Saying that the phrase “commencement of trial” in §581 “has been interpreted to include pretrial rulings” that dispose of the plaintiffs’ claims, he remarked that “[p]rior decisions…make clear that a voluntary dismissal, which is filed with and entered by the clerk, constitutes” a ministerial as opposed to a judicial act.

The jurist wrote:

“Because the Maniagos filed their dismissal before the time to amend had expired, that ruling cannot be said to have foreclosed any of those claims….And that order plainly had no effect on (let alone foreclosed) Maniago’s negligence claim or Geneanne’s loss of consortium claim, which were not impacted by the demurrer ruling in any way.”

He continued:

“The trial court’s second order struck some forms of recovery that the Maniagos had requested in their complaint, including punitive damages and attorney fees.
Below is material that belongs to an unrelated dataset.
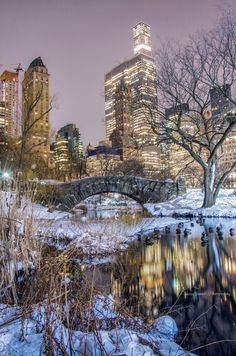 Gapstow Bridge Central Park New York City NYC New York City Travel Honeymoon Backpack Backpacking Vacation Central Park, New York Central, City Photography, Landscape Photography, New York Christmas, Gold Christmas, Photo Images, New York City Travel, City Aesthetic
Like the demurrer order, the trial court’s decision to preclude certain forms of recovery did not dispose of any claims in the pleadings. Instead, it merely limited the scope of the Maniagos’ potential recovery were they to ultimately prevail on any of their claims.”

Under those circumstances, the jurist opined:

“[T]he voluntary dismissal operated to terminate each of the dismissed claims (which in this case amounted to the entire action), thus forfeiting the right to challenge any orders the court issued prior to the entry of dismissal.”

One Final Judgment

Reasoning that “allowing an appeal under the circumstances presented here would violate the principles of the one final judgment rule,” Groban said:

“Any subsequent rulings the trial court might make regarding Maniago’s negligence claim or Geneanne’s loss of consortium claim—which have not yet been adjudicated—might necessitate additional rounds of appeals that could have been avoided had the Maniagos simply awaited a final judgment in the matter.”

He noted that “there were multiple ways they could have sought expedited review of the court’s interlocutory orders, saying that “they could have filed a petition for writ of mandate” or sought “a judgment on the claims that were subject to the demurrer order and then abandon the claims that were not subject to that order through a voluntary dismissal.”

Groban acknowledged that the latter option “would have required” the plaintiffs to “abandon their claims for negligence and loss of consortium” but said that the choice would still present a viable path to obtain expedited review.

He commented that the court disapproves of two decisions by this district, the 2015 opinion by Div. Four in Flowers v. Prasad and the 2012 case of Austin v. Valverde, decided by Div. Eight, to the extent they “held that a plaintiff may appeal from a voluntary dismissal that is filed after entry of an interlocutory order that does not foreclose the action.” In a footnote, he wrote:

“We also disapprove of language in [the 2001 decision by this district’s Div. Four in] Stewart v. Colonial Western Agency, Inc.,…stating that ‘appellate courts treat a voluntary dismissal with prejudice as an appealable order if it was entered after an adverse ruling by the trial court in order to expedite an appeal of the ruling.’ ”

The case is Maniago v. Desert Cardiology Consultants’ Medical Group Inc., 2026 S.O.S. 2067.